给定一个函数 f 和当前（第 i 个）GPU 的输入 x_i，返回 [f(x_i, y_j) for j in range(nranks)]，其中 x_j 为第 j 个 GPU 的输入

返回的结果等价于以下实现：

def pairwise_apply(f, x, args=(), group=None):
    nranks = dist.get_world_size(group)
    xs = [torch.empty_like(x) for _ in range(nranks)]
    dist.all_gather(xs, x, group=group)
    results = [f(x, xs[i], *args) for i in range(nranks)]
    return results

Parameters

f (Callable[Tensor, Tensor]) – 需要调用的函数，通过 f(x, y, *args) 的方式调用
x (torch.Tensor) – 输入的 tensor；每块 GPU 上 tensor 的形状可以不相同，但维度数量要相同
args (tuple) – 需要额外传入 f 的参数
group (ProcessGroup) – ProcessGroup 对象；默认是 None
equal_size (bool) – 每块 GPU 上输入的 tensor 形状是否相同；默认是 False

Returns

f 作用在每块 GPU 上的结果

Note

当 torch 的版本小于 1.12.0 时，本函数是通过 cupy 调用底层 nccl 实现的，第一次调用本函数的时候需要等待一小段初始化 NCCL 的时间。

§ §

简短题目 A
把上面关于 pairwise_apply 函数的说明中，从“f (Callable[Tensor, Tensor])”起一直到“实现的，第一次调用本函数的时候需要等待一小段初始化 NCCL 的时间。”为止的全部文字原样摘录出来。

§ §

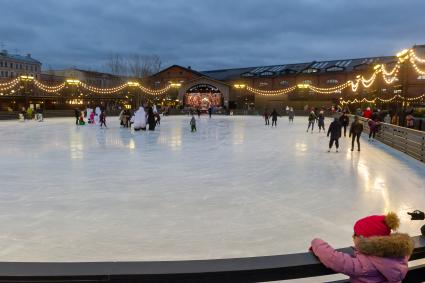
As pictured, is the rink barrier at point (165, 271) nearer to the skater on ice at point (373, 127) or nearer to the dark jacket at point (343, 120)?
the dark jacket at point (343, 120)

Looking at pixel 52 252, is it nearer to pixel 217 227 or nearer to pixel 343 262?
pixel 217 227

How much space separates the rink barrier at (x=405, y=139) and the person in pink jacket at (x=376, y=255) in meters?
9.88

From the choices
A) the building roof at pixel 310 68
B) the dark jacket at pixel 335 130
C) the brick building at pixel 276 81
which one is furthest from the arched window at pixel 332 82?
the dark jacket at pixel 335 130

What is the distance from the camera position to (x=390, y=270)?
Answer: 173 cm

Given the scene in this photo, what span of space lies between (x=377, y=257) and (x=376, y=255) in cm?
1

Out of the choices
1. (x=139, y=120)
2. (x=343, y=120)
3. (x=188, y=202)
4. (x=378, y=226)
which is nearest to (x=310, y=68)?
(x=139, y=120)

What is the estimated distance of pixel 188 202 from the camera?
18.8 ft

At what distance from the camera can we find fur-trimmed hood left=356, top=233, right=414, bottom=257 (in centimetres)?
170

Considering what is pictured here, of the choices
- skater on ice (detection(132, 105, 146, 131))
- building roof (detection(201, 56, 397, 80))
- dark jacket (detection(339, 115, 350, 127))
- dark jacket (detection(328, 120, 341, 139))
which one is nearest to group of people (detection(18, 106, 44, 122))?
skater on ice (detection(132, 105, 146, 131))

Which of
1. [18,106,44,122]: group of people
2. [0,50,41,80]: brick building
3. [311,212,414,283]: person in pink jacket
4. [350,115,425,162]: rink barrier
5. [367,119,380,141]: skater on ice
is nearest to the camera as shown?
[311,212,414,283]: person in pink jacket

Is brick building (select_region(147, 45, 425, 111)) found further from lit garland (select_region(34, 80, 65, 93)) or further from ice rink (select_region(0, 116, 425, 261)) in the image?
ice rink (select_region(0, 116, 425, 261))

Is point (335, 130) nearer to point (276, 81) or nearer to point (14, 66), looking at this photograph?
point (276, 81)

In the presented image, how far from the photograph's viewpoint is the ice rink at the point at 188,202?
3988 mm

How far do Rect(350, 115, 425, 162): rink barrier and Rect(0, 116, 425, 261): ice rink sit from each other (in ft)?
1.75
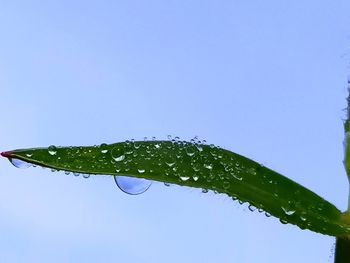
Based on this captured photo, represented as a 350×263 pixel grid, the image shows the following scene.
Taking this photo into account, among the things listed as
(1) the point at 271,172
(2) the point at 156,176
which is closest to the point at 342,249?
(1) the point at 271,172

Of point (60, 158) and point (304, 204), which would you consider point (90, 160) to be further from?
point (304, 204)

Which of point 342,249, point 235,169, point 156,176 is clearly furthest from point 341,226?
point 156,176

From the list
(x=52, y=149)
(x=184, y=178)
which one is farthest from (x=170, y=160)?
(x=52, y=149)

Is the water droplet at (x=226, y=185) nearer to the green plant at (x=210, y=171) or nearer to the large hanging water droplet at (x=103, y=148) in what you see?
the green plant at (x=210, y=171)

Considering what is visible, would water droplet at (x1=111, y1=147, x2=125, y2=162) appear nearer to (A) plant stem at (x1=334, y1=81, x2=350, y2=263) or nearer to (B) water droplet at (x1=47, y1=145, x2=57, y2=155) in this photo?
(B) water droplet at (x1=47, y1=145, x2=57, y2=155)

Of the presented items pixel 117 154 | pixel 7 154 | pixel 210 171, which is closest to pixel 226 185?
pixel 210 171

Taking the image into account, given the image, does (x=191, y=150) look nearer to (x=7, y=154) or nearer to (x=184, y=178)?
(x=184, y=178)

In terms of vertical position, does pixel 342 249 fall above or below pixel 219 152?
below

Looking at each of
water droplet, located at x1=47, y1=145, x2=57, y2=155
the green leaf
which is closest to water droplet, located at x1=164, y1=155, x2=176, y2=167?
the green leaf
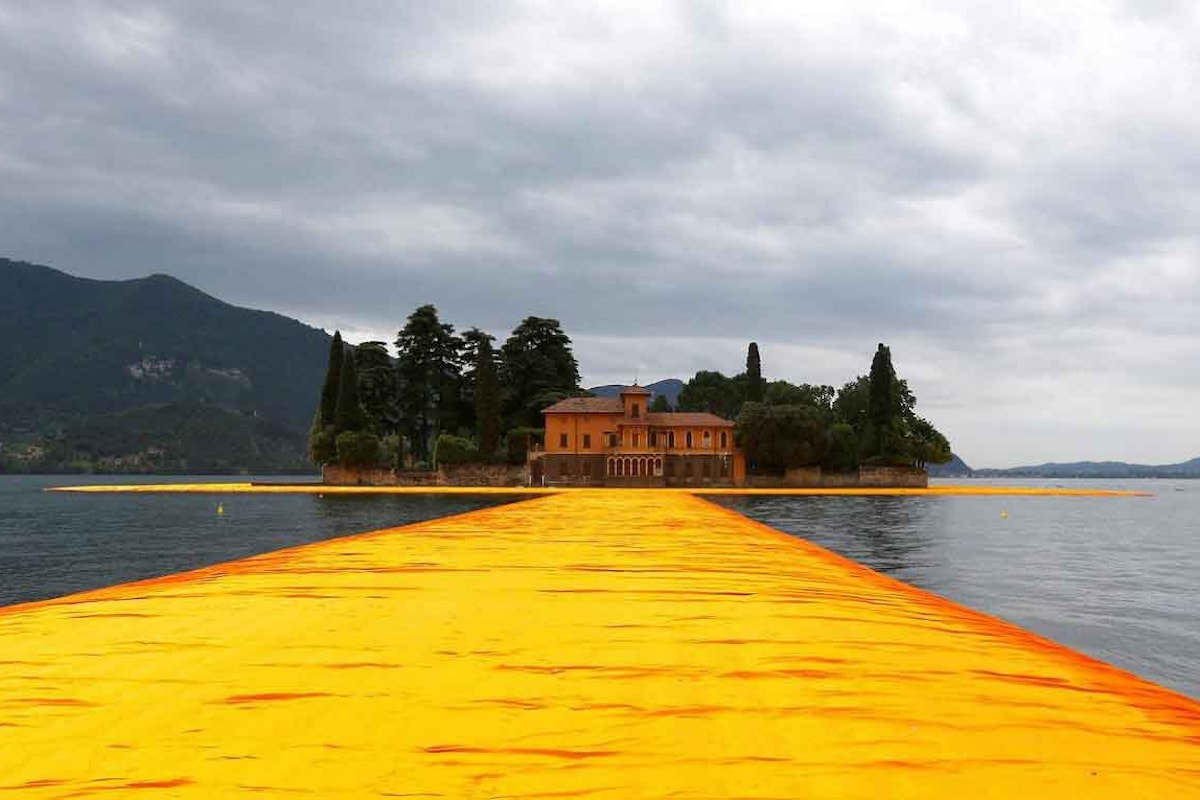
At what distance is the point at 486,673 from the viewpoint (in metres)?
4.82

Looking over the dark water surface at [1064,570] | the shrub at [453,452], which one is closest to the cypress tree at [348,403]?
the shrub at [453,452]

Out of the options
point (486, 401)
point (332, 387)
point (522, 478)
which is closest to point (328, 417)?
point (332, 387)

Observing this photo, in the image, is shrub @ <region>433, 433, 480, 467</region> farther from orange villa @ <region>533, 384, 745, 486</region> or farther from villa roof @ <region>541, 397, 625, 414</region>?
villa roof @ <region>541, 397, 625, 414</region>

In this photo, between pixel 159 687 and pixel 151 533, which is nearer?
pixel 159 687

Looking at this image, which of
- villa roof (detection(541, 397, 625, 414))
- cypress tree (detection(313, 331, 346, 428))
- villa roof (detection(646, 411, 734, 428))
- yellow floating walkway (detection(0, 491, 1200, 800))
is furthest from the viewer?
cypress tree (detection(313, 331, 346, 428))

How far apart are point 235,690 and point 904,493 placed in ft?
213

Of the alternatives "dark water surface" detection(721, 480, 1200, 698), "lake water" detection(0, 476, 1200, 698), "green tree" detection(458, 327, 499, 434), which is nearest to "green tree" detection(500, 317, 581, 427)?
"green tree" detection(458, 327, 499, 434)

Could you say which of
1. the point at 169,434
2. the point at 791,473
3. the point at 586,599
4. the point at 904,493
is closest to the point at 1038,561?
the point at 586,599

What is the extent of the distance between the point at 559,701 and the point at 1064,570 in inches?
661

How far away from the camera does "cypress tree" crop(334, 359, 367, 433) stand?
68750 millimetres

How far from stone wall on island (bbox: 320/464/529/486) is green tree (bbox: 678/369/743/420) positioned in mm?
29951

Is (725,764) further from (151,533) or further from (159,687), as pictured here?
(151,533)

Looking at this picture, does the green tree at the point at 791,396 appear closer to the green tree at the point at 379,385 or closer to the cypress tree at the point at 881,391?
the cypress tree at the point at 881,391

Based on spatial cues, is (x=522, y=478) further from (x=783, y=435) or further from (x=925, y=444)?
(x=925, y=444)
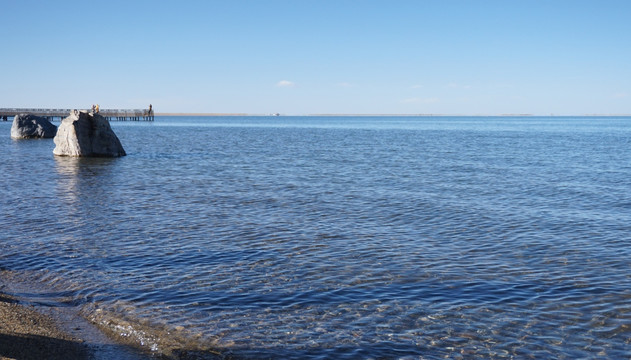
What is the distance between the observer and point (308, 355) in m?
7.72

§ §

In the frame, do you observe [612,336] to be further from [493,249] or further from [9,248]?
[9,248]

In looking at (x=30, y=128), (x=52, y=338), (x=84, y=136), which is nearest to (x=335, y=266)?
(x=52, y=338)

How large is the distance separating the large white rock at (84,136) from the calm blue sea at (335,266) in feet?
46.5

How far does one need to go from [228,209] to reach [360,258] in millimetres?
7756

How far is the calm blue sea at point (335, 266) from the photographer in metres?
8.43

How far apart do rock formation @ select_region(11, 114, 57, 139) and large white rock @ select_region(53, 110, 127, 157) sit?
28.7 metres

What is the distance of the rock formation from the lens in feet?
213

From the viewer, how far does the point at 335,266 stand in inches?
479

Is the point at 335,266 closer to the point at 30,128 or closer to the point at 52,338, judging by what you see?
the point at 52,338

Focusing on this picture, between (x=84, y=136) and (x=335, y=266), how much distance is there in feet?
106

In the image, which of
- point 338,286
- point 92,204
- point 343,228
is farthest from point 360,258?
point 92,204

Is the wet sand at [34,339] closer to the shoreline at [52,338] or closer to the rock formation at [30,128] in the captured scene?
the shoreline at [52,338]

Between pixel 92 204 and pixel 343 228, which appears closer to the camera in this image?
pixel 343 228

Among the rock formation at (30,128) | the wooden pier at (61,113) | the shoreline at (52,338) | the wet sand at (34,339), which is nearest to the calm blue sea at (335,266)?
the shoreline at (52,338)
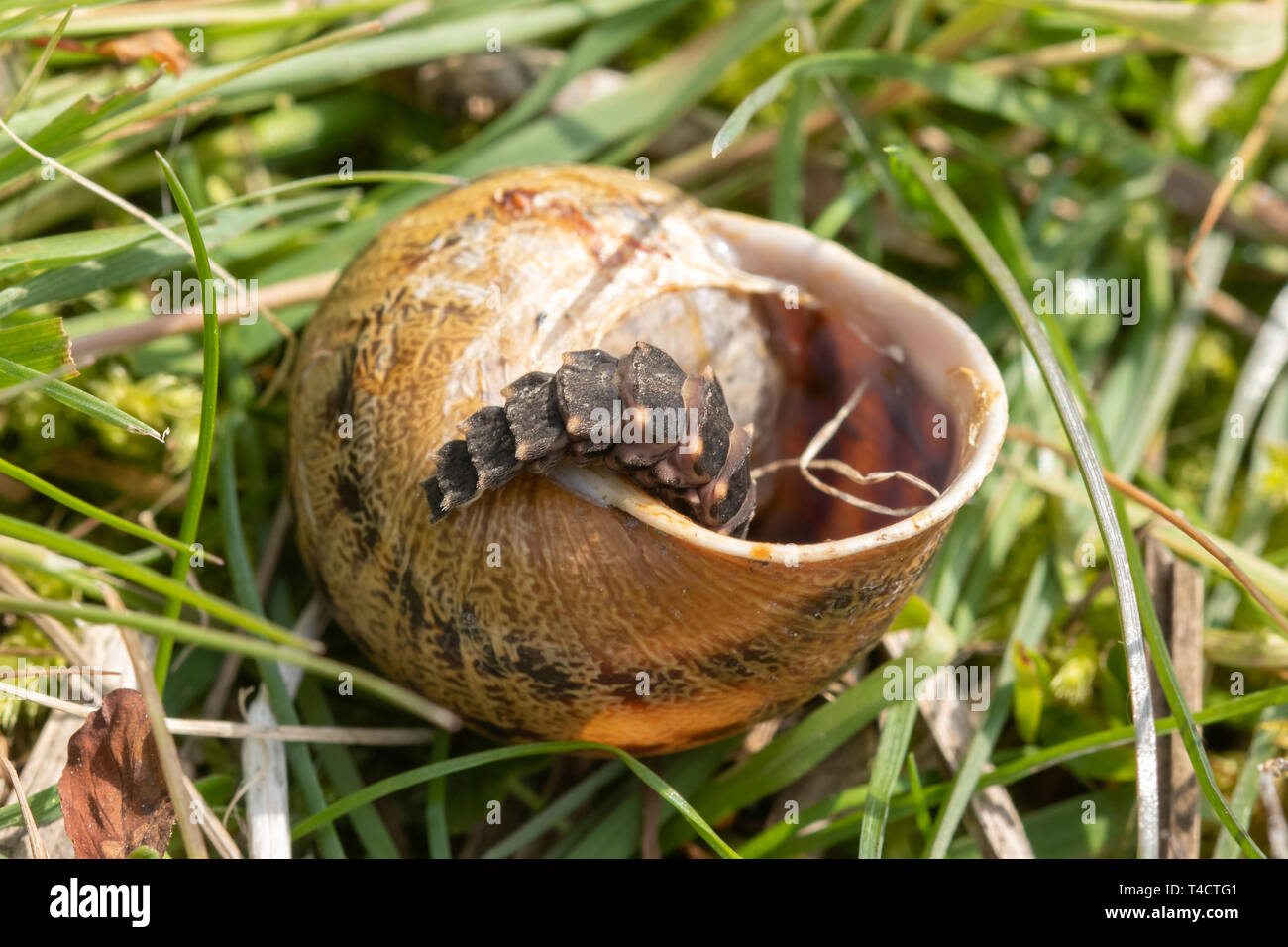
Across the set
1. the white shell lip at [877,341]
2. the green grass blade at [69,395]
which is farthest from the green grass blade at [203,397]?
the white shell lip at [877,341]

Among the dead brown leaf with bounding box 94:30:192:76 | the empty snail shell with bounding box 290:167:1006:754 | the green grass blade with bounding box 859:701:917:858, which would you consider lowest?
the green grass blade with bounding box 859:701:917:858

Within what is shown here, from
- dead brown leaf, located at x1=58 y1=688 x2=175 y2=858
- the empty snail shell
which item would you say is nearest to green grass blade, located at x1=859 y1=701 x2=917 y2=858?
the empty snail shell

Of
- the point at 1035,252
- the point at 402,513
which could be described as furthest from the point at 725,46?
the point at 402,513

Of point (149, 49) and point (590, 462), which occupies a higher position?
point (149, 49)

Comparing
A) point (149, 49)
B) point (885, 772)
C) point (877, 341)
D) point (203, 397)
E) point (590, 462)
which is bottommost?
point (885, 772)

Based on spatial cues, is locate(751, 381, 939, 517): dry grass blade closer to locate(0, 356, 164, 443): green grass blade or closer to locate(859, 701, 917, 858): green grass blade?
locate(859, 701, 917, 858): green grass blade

§ §

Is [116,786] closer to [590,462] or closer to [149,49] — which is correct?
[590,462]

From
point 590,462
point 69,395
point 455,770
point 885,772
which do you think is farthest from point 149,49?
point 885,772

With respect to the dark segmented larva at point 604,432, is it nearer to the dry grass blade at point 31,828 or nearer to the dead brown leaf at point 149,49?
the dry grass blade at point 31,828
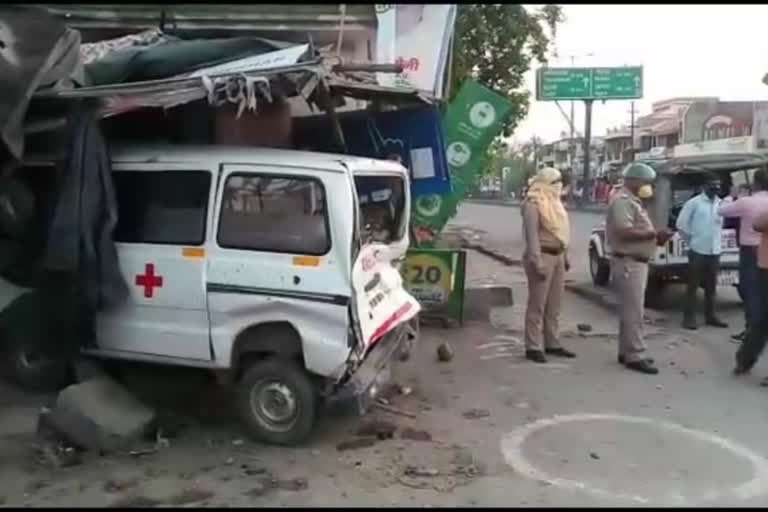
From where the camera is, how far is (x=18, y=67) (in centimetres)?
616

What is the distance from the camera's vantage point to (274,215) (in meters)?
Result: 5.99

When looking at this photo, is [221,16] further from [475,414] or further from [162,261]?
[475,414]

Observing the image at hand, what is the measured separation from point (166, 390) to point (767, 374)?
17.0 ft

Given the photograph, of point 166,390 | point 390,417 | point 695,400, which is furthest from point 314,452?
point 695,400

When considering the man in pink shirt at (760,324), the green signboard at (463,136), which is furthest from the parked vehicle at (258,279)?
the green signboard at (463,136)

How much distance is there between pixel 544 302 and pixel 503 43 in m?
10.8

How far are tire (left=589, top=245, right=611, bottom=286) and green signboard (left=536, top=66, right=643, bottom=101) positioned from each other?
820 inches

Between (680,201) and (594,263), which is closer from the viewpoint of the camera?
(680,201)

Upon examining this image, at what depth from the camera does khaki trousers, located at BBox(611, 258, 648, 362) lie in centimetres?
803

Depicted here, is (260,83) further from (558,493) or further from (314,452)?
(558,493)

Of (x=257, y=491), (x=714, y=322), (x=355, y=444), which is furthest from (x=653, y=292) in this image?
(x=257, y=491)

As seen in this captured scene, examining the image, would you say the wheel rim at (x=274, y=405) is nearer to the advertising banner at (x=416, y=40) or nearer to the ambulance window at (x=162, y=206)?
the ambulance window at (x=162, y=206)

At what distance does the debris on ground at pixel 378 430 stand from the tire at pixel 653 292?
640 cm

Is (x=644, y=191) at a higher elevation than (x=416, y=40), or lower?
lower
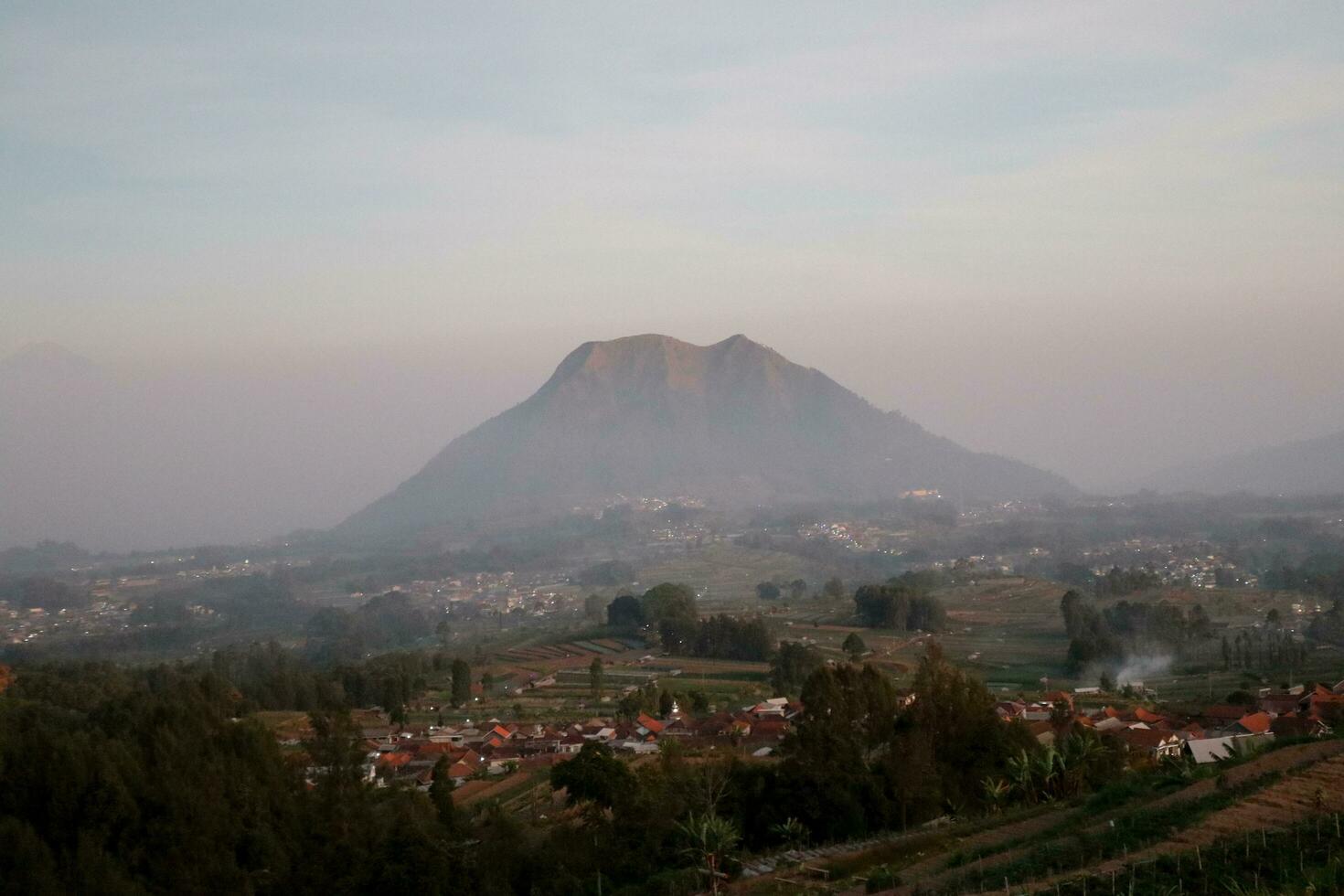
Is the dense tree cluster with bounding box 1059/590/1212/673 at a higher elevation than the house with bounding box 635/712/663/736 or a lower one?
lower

§ §

简短题目 B
从上面的记录中摘出所有包含字符串“higher”的行，匹配时区分大小写。

完整答案 A
f (Callable[Tensor, Tensor]) – 需要调用的函数，通过 f(x, y, *args) 的方式调用
x (torch.Tensor) – 输入的 tensor；每块 GPU 上 tensor 的形状可以不相同，但维度数量要相同
args (tuple) – 需要额外传入 f 的参数
group (ProcessGroup) – ProcessGroup 对象；默认是 None
equal_size (bool) – 每块 GPU 上输入的 tensor 形状是否相同；默认是 False

Returns

f 作用在每块 GPU 上的结果

Note

当 torch 的版本小于 1.12.0 时，本函数是通过 cupy 调用底层 nccl 实现的，第一次调用本函数的时候需要等待一小段初始化 NCCL 的时间。

完整答案 B
Of point (149, 49) and point (590, 462), which occupies a higher position?
Is (x=644, y=191) at a higher elevation than (x=416, y=40), or lower?
Is the dense tree cluster with bounding box 1059/590/1212/673 at a higher elevation than the house with bounding box 635/712/663/736 or a lower one?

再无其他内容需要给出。